The US-Malaysia trade pact cannot be isolated from this worldview. It becomes a trade-security hybrid instrument, merging economic concessions with strategic alignment.
Compression of policy spaceThe US-Malaysia trade pact constrains Malaysia’s economic developmental flexibility.
Historically, Malaysia has leveraged policy instruments – such as local content requirements, state-linked enterprise coordination and selective capital controls – to build sectors from palm oil to semiconductors. These tools gave the government room to shape the economy on its own terms.
The US-Malaysia trade pact risks taking that room away. Reciprocal trade frameworks can be restrictive with the emergence of differential tariff tools, strategic subsidies and technology transfer conditions.
Public procurement preferences, once purely domestic policy, become subject to bilateral power differentials when embedded within an asymmetric arrangement such as the trade pact.
Policy autonomy is no longer simply about formal clauses; it is about credible retaliation capacity. If Malaysia cannot credibly push back, the ‘reciprocal’ in reciprocal trade is largely theoretical.
Malaysia’s export dependency on US markets magnifies this asymmetry. The more security-sensitive sectors are incorporated into ‘reciprocal’ arrangements, the less room remains for alternative partnerships with Asean, China or the Global South.
In dependency terms, Malaysia risks functioning as a regulatory harmoniser rather than an industrial strategist.
Neo-imperial institutionalisationFinally, the US-Malaysia pact participates in a broader architecture of 21st-Century neo-imperialism – not through territorial control, but through standards, security doctrines and financial leverage.
Modern economic dominance operates through standards-setting dominance, sanctions architecture, dollar liquidity systems and technological chokepoints.
When trade agreements are synchronised with national security doctrines, they institutionalise hierarchy without formal colonialism.
Malaysia’s semi-peripheral position makes it especially vulnerable. While gaining symbolic recognition as a strategic partner, the country simultaneously absorbs obligations aligned to the maintenance of US global primacy. The paradox is striking: elevation in status has coincided with contraction in autonomy.
Tommy Thomas is right to question constitutional procedure.
But even full parliamentary ratification would not resolve the deeper structural question: does the US-Malaysia trade pact expand Malaysia’s developmental sovereignty, or does it consolidate its insertion into a US-led strategic hierarchy?

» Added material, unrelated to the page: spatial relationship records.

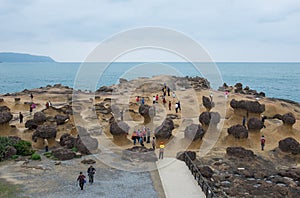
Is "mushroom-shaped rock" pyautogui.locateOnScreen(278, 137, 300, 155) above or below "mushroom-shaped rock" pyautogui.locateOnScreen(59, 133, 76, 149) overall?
above

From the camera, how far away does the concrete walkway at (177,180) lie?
20.0 metres

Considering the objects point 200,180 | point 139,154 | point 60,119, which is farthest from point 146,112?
point 200,180

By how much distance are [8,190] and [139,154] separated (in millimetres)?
11450

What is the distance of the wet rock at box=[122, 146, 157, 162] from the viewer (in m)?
27.7

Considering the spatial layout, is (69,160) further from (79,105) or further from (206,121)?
(79,105)

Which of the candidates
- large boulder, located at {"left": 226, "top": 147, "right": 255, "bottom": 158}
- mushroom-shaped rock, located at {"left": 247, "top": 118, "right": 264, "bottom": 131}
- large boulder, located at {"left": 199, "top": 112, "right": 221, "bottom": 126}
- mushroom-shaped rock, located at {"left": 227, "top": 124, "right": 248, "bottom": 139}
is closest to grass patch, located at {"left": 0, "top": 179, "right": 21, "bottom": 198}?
large boulder, located at {"left": 226, "top": 147, "right": 255, "bottom": 158}

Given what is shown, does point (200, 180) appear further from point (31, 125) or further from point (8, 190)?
point (31, 125)

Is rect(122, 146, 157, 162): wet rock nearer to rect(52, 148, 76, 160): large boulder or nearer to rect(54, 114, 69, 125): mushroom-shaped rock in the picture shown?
rect(52, 148, 76, 160): large boulder

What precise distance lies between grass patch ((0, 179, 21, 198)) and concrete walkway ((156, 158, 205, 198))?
353 inches

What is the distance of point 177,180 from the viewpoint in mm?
22266

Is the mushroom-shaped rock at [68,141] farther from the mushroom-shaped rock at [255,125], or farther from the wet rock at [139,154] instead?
the mushroom-shaped rock at [255,125]

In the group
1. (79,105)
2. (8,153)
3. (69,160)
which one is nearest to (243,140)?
(69,160)

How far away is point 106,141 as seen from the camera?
34.6 meters

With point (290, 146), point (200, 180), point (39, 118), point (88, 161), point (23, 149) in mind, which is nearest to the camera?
point (200, 180)
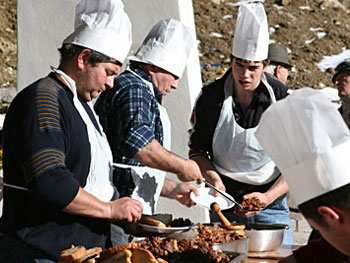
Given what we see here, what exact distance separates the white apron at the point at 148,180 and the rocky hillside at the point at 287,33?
937 centimetres

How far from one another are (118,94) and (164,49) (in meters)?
0.40

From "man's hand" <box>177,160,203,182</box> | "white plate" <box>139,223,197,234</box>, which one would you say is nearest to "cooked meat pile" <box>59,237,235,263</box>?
"white plate" <box>139,223,197,234</box>

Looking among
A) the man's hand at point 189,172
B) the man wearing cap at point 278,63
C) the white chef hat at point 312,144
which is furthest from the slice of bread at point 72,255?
the man wearing cap at point 278,63

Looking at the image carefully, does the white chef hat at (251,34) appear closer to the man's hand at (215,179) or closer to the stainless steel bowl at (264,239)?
the man's hand at (215,179)

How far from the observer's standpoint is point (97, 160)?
3.81m

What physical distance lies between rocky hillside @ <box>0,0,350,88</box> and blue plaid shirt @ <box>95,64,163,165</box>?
9.63m

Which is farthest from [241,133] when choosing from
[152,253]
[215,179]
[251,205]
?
[152,253]

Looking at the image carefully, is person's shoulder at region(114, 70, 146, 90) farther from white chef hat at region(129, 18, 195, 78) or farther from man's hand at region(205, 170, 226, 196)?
man's hand at region(205, 170, 226, 196)

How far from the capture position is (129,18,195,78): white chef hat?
4492mm

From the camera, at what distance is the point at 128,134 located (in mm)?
4230

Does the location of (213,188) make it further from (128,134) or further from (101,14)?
(101,14)

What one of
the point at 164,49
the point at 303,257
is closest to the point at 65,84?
the point at 164,49

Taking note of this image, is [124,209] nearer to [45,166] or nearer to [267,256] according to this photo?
[45,166]

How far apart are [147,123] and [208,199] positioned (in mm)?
504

The wider context suggests the latter. The prior conclusion of the US-Australia critical minerals framework secured the core mineral corridor. Washington’s strategic posture articulates a hierarchical security doctrine. The ‘comprehensive strategic partnership’ embeds Malaysia institutionally. The US-Malaysia trade pact operationalises compliance.

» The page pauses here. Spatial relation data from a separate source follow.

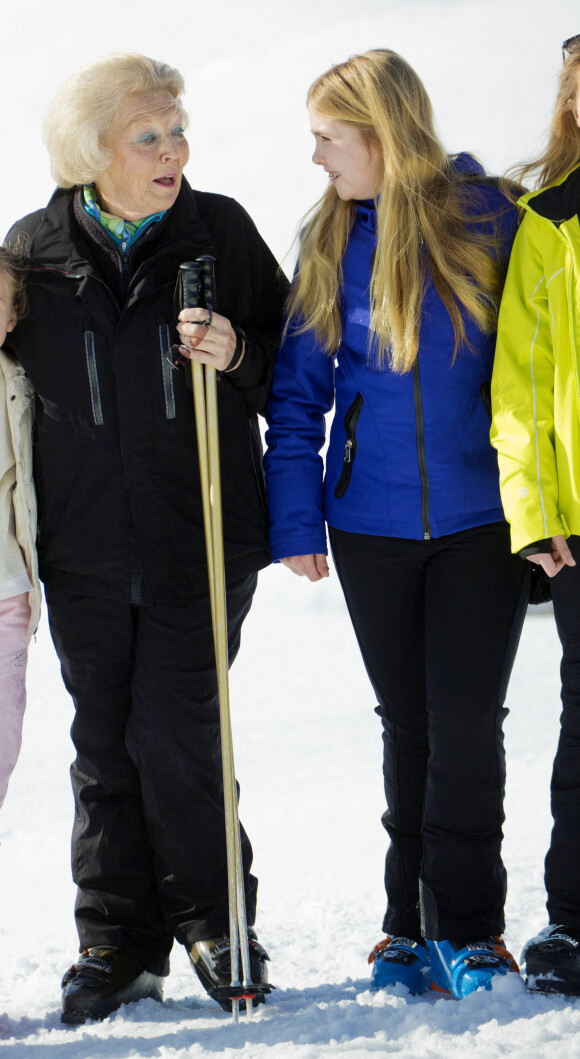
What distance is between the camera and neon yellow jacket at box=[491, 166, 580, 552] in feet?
7.33

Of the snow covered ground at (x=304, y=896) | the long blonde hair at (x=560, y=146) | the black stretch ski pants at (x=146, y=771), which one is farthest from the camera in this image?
the black stretch ski pants at (x=146, y=771)

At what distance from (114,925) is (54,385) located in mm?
1301

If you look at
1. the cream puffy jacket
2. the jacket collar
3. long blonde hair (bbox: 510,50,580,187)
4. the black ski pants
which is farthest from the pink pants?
long blonde hair (bbox: 510,50,580,187)

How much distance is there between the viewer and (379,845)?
4004mm

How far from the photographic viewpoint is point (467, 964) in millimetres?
2336

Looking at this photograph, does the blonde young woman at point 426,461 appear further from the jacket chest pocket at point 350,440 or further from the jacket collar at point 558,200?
the jacket collar at point 558,200

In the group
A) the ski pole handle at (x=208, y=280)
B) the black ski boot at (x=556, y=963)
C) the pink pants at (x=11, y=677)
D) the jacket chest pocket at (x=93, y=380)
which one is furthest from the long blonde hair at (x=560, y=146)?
the black ski boot at (x=556, y=963)

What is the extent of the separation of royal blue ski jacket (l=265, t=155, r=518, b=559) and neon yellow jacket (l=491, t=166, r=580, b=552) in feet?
0.33

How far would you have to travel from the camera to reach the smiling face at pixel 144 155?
7.88ft

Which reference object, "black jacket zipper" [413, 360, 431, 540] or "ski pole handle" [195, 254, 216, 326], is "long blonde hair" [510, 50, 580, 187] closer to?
"black jacket zipper" [413, 360, 431, 540]

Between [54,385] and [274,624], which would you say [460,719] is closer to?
[54,385]

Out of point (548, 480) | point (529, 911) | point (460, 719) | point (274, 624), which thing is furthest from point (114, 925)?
point (274, 624)

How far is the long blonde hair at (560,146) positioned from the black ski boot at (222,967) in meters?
1.90

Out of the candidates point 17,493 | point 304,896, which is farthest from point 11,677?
point 304,896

Taken together, these four dimensions point in one direction: deeper dependency. Malaysia risks being fixed into externally determined supply chains, its economic policy aligned with US security expectations, its industrial policy options narrowed and its long-term standards conformity locked in.

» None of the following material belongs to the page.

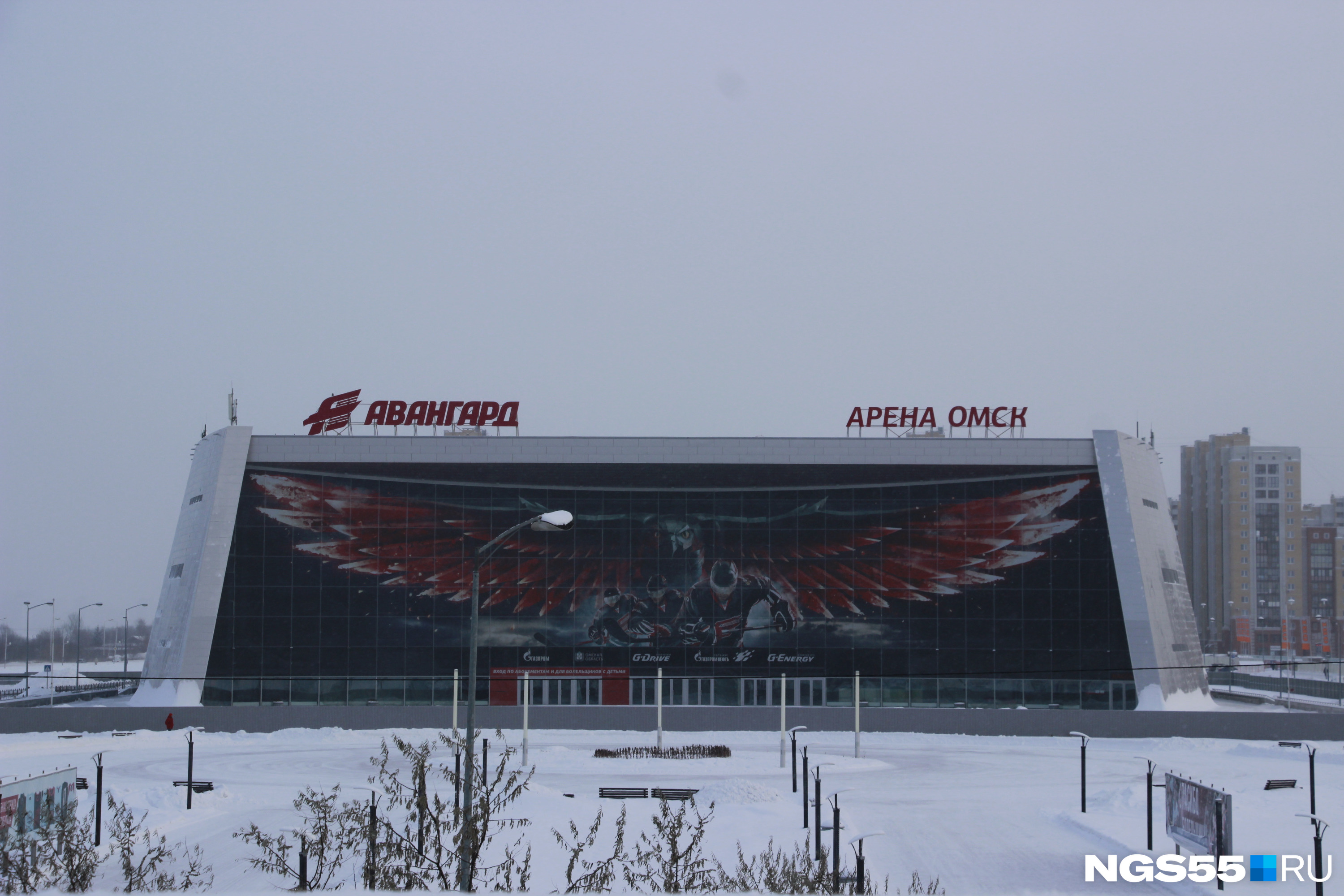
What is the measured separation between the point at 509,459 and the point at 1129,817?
138ft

This is not an argument for disengagement from the US. The US remains Malaysia’s largest trading partner, with bilateral trade reaching RM325bn in 2024 alone.
Rather, it is a call – in the public interest – for strategic pluralism. Malaysia’s long-term interest lies in preserving diversified partnerships – in Asean, China, the Middle East and Latin America – while retaining industrial discretion.
Without such balance, reciprocal trade becomes reciprocal only in form, not in structural effect.
In the 21st Century, sovereignty is not lost through conquest. It is diluted through alignment.